What if in the future we won’t need to shop at the supermarket and to deal with pots and stoves? According to Renata Kuramshina and Caroline Woortmann Lima, master's students from Dessau Design Department of Anhalt University, we could just seat on a comfortable armchair and use some nasal and oral sensors to satisfy the desire to eat. This device, called Tenet, is designed to replicate the pleasure and emotions received from food and its rituals, without touching a fork or knife.


The machine's inventors suggest that in order to feel sated, we would not necessarily need to eat. As they explain: “The pleasure of eating is connected to our mechanisms of perception with the traditional classification of the five senses. Each of the five senses consist of interactions between organs with specialized cellular structures that have receptors for specific stimuli. These cells have links to the nervous system and thus to the hypothalamus part of the brain.

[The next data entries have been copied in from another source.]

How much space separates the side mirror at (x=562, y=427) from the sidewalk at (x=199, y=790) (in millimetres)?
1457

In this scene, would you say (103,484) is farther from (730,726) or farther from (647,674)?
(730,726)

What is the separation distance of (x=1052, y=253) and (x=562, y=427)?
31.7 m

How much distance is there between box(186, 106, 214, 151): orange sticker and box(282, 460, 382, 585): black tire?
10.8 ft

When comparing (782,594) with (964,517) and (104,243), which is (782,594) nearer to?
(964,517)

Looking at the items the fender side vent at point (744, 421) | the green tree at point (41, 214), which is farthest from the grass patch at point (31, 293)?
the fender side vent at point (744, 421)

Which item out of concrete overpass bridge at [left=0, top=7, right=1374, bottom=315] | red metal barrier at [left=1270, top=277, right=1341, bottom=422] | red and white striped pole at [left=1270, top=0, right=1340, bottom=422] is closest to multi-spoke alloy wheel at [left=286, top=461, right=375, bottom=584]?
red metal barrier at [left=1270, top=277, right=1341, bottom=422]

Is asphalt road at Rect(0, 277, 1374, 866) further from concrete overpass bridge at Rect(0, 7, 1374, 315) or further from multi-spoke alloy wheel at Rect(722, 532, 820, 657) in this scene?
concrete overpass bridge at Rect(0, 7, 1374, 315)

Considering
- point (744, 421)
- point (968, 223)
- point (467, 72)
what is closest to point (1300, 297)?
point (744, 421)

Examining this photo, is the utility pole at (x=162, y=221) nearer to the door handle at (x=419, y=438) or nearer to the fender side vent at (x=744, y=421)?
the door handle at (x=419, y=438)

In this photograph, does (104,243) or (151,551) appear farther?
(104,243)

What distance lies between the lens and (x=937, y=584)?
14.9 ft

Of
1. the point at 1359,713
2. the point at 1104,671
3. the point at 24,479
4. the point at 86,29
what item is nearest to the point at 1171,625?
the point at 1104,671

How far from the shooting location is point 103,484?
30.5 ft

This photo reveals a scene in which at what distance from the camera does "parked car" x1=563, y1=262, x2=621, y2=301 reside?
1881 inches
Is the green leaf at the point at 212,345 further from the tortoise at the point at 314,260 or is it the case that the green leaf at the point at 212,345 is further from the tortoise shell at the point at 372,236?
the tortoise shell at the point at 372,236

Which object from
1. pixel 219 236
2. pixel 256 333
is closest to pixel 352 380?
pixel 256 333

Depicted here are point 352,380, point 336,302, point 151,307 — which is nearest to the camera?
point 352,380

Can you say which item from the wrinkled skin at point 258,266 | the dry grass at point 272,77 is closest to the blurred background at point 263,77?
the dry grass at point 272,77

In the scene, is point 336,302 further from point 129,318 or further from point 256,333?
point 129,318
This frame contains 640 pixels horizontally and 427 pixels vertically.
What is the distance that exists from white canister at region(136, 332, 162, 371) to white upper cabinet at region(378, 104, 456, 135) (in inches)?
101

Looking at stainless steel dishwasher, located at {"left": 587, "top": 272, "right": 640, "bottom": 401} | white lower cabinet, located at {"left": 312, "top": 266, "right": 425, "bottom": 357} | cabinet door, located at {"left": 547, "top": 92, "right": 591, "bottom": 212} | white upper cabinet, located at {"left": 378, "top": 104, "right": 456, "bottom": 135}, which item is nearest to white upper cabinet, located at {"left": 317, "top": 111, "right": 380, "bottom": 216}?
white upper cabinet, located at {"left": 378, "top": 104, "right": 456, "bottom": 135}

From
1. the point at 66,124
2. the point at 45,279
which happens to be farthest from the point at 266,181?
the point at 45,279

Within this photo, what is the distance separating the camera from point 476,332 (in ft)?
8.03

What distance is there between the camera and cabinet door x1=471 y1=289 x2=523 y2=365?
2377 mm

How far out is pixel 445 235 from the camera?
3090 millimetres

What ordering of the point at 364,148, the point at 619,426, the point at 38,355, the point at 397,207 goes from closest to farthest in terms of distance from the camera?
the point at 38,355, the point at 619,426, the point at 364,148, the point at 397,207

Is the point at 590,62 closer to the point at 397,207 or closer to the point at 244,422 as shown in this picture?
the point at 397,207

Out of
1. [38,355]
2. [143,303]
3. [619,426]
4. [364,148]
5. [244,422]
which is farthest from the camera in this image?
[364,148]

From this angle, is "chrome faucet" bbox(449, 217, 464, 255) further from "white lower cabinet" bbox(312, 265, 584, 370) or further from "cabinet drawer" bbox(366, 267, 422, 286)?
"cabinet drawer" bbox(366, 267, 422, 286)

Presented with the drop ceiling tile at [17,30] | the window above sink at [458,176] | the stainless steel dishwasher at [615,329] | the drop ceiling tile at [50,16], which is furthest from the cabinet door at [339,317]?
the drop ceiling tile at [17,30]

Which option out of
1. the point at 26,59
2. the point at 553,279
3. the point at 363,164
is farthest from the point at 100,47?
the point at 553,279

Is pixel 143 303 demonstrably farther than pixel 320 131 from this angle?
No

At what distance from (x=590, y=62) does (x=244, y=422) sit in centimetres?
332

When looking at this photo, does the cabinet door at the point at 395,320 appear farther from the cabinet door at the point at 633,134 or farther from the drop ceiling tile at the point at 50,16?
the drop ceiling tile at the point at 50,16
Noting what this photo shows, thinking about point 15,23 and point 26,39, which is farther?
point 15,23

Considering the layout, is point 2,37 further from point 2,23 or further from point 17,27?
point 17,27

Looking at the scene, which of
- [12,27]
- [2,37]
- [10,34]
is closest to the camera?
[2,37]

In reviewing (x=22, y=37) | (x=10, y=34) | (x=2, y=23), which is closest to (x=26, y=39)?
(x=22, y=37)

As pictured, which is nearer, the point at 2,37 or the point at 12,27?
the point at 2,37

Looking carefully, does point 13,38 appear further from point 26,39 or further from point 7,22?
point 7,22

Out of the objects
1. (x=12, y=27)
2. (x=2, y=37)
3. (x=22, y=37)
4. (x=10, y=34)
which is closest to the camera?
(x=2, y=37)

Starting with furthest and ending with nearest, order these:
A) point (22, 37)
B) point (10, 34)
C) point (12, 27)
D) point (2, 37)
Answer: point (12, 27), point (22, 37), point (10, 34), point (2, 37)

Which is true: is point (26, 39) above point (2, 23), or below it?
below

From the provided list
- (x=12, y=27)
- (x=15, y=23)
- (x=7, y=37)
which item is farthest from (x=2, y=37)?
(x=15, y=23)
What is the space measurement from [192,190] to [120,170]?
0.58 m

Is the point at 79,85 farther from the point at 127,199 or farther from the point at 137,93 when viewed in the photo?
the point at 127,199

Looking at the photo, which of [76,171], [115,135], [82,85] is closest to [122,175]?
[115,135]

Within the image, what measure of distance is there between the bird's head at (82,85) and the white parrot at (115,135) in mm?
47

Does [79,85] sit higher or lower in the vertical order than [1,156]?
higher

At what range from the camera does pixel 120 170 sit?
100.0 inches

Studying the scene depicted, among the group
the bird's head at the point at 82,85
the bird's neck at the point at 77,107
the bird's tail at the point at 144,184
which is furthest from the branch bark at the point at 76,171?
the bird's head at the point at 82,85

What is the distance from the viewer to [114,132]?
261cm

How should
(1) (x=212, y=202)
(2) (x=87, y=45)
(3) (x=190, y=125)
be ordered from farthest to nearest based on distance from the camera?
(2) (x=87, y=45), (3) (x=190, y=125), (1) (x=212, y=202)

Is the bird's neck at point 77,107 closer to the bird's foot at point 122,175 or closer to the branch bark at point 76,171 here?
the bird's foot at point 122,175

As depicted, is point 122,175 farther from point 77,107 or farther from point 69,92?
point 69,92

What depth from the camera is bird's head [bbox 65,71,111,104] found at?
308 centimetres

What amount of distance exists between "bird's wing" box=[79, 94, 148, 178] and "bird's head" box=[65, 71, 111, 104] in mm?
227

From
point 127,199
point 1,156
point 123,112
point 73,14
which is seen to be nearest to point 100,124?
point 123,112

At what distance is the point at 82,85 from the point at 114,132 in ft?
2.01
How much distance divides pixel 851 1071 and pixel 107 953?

A restraint on physical hunger could be achieved depending on the accurate impacts of certain receptors. In consequence, such food simulation is purely ritualistic, we avoid ingesting extra calories, chemicals, obesity and step back from all unnecessary stimuli while still retaining a very personal and highly pleasurable experience of eating food. So, this object can help people to stay more natural in this chemical world”.


Their intentions are good, but what about the joy of gathering around the table with friends, the satisfaction of cooking for the ones you love, or the simple pleasure of going out for dinner? Are we ready to let technology replace these significant habits?